Passage shown »
Reputation: 71
I want to create a plot that looks like the plot attached below.
My data frame is built at this format:
Playlist Type Streams
0 a classical 94
1 b hip-hop 12
2 c classical 8
The 'popularity' category can be replaced by the 'streams' - the only thing is that the streams variable has a high variance of values (goes from 0 to 10,000+) and therefore I believe the density graph might look weird.
However, my first question is how can I plot a graph similar to this in Pandas, when grouping by the 'Type' column and then creating the density graph.
I tried various methods but did not find a good one to establish my goal.
Upvotes: 1
Views: 10588
Reputation: 994
To augment the answer of @Student240 you could make use of the seaborn library, which makes it easy to fit 'kernal density estimates'. In other words, to have smooth curves similar to that in your question, rather than a binned histogram. This is done with the KDEplot class. A related plot type is the distplot which gives the KDE estimate but also shows the histogram bins.
Another difference in my answer is to use the explicit object oriented approach in matplotlib/seaborn. This involves initially declaring a figure and axes objects with plt.subplots()
rather than the implicit approach of fig.hist
. See this really good tutorial for more details.
import matplotlib.pyplot as plt
import seaborn as sns
## This block of code is copied from Student240's answer:
import random
categories = ['classical','hip-hop','indiepop','indierock','jazz'
,'metal','pop','rap','rock']
# NB I use a slightly different random variable assignment to introduce a bit more variety in my random numbers.

Available data »

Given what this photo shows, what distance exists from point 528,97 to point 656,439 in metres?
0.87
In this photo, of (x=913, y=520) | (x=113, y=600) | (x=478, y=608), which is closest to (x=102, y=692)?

Given problem » Continue the forum thread on density plots of streams by music type, starting right after its last line.

Result of this task »
df = pd.DataFrame({'Type':[random.choice(categories) for _ in range(1000)],
'stream':[random.normalvariate(i,random.randint(0,15)) for i in
range(1000)]})
###split the data into groups based on types
g = df.groupby('Type')
## From here things change as I make use of the seaborn library
classical = g.get_group('classical')
hiphop = g.get_group('hip-hop')
indiepop = g.get_group('indiepop')
indierock = g.get_group('indierock')
fig, ax = plt.subplots()
ax = sns.kdeplot(data=classical['stream'], label='classical streams', ax=ax)
ax = sns.kdeplot(data=hiphop['stream'], label='hiphop streams', ax=ax)
ax = sns.kdeplot(data=indiepop['stream'], label='indiepop streams', ax=ax)
# for this final one I use the shade option just to show how it is done:
ax = sns.kdeplot(data=indierock['stream'], label='indierock streams', ax=ax, shade=True)
ax.set_xtitle('Count')
ax.set_ytitle('Density')
ax.set_title('KDE plot example from seaborn")
Upvotes: 5
Reputation: 88
Hi you can try the following example, I have used randon normals just for this example, obviously it wouldn't be possible to have negative streams. Anyway disclaimer over, here is the code:
import random
categories = ['classical','hip-hop','indiepop','indierock','jazz'
,'metal','pop','rap','rock']
df = pd.DataFrame({'Type':[random.choice(categories) for _ in range(10000)],
'stream':[random.normalvariate(0,random.randint(0,15)) for _ in
range(10000)]})
###split the data into groups based on types
g = df.groupby('Type')
###access the classical group
classical = g.get_group('classical')
plt.figure(figsize=(15,6))
plt.hist(classical.stream, histtype='stepfilled', bins=50, alpha=0.2,
label="Classical Streams", color="#D73A30", density=True)
plt.legend(loc="upper left")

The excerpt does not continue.